>>>>>

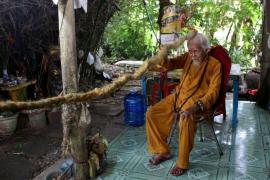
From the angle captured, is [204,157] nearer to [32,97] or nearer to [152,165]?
[152,165]

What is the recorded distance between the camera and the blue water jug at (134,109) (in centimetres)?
453

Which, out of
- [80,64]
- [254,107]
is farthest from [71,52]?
[254,107]

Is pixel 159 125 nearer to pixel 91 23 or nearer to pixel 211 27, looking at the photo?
pixel 91 23

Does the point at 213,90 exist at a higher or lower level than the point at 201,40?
lower

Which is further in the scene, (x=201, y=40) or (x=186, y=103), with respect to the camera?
(x=186, y=103)

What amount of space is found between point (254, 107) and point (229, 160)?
6.99 feet

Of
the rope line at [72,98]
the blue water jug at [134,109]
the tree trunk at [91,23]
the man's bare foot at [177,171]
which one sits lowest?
the man's bare foot at [177,171]

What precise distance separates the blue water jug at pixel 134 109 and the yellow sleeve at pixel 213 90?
1428mm

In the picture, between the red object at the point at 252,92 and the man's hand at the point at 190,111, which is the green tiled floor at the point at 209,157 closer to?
the man's hand at the point at 190,111

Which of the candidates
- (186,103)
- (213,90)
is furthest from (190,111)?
(213,90)

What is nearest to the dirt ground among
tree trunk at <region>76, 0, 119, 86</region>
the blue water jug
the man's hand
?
the blue water jug

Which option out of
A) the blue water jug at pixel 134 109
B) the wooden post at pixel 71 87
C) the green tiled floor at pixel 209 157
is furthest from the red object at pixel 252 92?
the wooden post at pixel 71 87

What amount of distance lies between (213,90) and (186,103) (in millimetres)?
330

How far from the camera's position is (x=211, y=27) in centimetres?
820
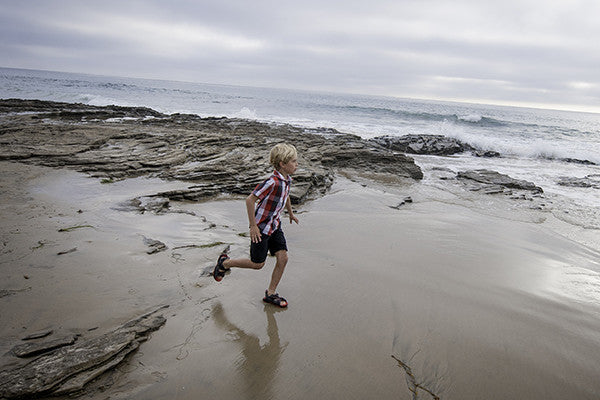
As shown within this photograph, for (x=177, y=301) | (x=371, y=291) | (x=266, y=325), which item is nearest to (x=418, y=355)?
(x=371, y=291)

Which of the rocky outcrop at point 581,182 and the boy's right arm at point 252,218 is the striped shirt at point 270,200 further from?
the rocky outcrop at point 581,182

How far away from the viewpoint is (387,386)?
7.16 feet

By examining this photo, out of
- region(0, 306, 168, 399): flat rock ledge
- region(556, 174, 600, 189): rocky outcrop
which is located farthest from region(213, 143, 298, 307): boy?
region(556, 174, 600, 189): rocky outcrop

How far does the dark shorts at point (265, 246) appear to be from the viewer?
3078 millimetres

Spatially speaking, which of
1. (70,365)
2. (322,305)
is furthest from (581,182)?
(70,365)

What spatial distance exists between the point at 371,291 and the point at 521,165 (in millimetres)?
15689

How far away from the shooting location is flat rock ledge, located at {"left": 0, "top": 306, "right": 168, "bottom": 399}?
6.15 feet

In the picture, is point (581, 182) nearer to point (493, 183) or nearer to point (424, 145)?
point (493, 183)

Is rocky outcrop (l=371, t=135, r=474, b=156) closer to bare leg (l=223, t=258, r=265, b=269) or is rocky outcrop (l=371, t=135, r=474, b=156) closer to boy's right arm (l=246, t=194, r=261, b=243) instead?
bare leg (l=223, t=258, r=265, b=269)

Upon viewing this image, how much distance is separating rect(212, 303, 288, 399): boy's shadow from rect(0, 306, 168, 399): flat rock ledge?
62 cm

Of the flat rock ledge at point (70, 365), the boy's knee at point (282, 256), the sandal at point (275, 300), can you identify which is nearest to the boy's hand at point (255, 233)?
the boy's knee at point (282, 256)

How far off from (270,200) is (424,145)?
1588 cm

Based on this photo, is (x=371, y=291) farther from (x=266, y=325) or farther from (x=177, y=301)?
(x=177, y=301)

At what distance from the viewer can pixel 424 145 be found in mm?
17141
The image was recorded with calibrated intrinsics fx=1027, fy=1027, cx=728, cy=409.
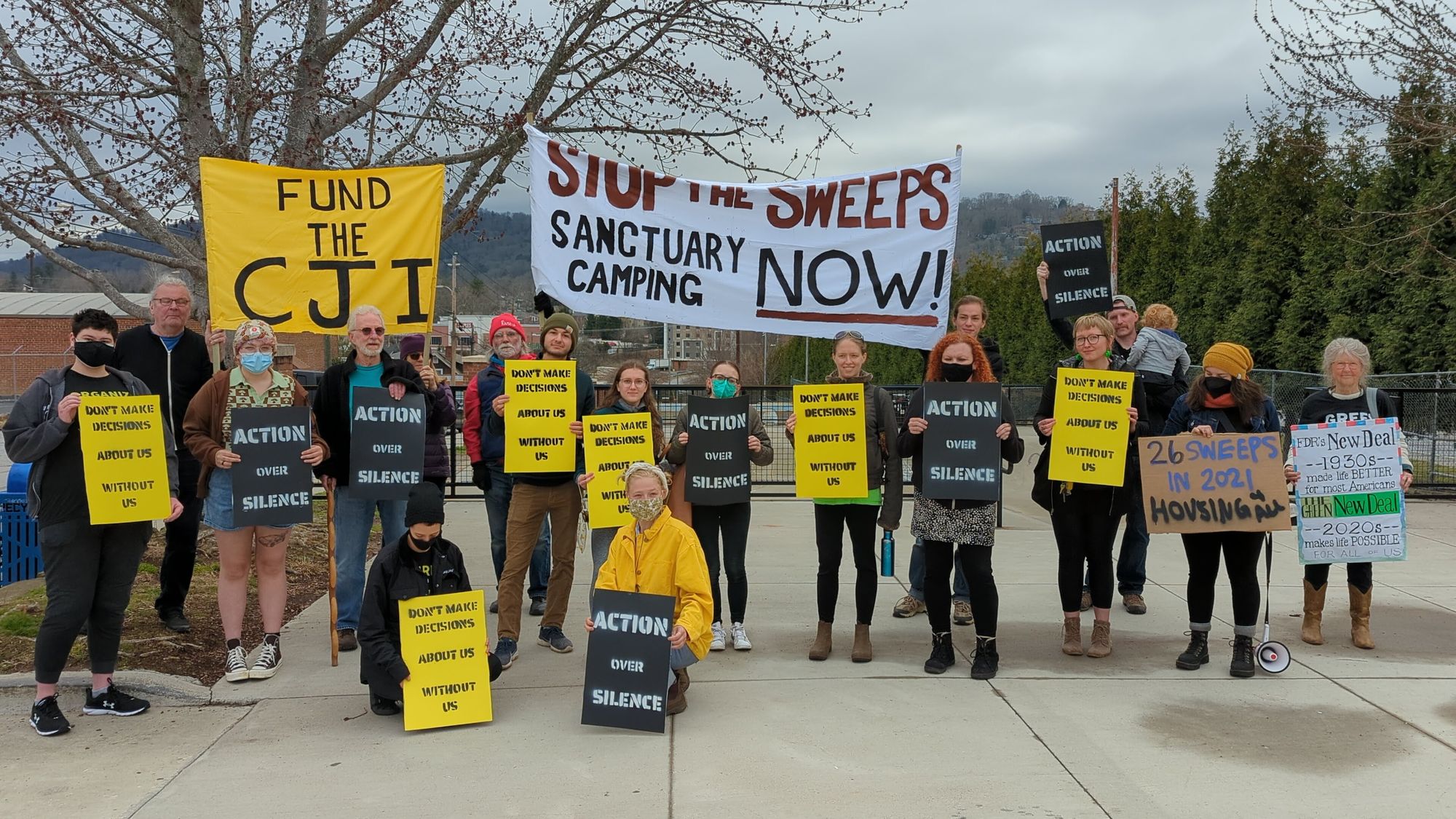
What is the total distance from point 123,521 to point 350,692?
4.44 feet

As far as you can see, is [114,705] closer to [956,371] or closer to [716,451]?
[716,451]

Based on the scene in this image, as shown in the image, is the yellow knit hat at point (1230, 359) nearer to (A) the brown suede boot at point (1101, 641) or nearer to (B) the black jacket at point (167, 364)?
(A) the brown suede boot at point (1101, 641)

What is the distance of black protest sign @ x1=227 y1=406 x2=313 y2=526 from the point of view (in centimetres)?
518

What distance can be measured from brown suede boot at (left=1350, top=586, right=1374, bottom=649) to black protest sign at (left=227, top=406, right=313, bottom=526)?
19.6 feet

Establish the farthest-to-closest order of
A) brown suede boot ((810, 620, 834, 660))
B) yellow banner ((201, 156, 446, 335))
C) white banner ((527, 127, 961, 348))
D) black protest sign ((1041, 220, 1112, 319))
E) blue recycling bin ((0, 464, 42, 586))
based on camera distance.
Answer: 1. blue recycling bin ((0, 464, 42, 586))
2. black protest sign ((1041, 220, 1112, 319))
3. white banner ((527, 127, 961, 348))
4. yellow banner ((201, 156, 446, 335))
5. brown suede boot ((810, 620, 834, 660))

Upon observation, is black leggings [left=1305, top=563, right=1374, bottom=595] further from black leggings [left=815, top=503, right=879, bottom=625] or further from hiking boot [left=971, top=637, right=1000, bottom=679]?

<<<<<

Render the items above as a JSON list of strings, starting at the line containing "Establish the farthest-to-closest order of" and running through the last line of the items. Give one string per line and skip blank lines.

[
  "Establish the farthest-to-closest order of",
  "A) brown suede boot ((810, 620, 834, 660))",
  "B) yellow banner ((201, 156, 446, 335))",
  "C) white banner ((527, 127, 961, 348))",
  "D) black protest sign ((1041, 220, 1112, 319))",
  "E) blue recycling bin ((0, 464, 42, 586))",
  "based on camera distance.",
  "Answer: 1. blue recycling bin ((0, 464, 42, 586))",
  "2. black protest sign ((1041, 220, 1112, 319))",
  "3. white banner ((527, 127, 961, 348))",
  "4. yellow banner ((201, 156, 446, 335))",
  "5. brown suede boot ((810, 620, 834, 660))",
  "Upon observation, is black leggings [left=1305, top=563, right=1374, bottom=595] further from black leggings [left=815, top=503, right=879, bottom=625] or further from hiking boot [left=971, top=637, right=1000, bottom=679]?"
]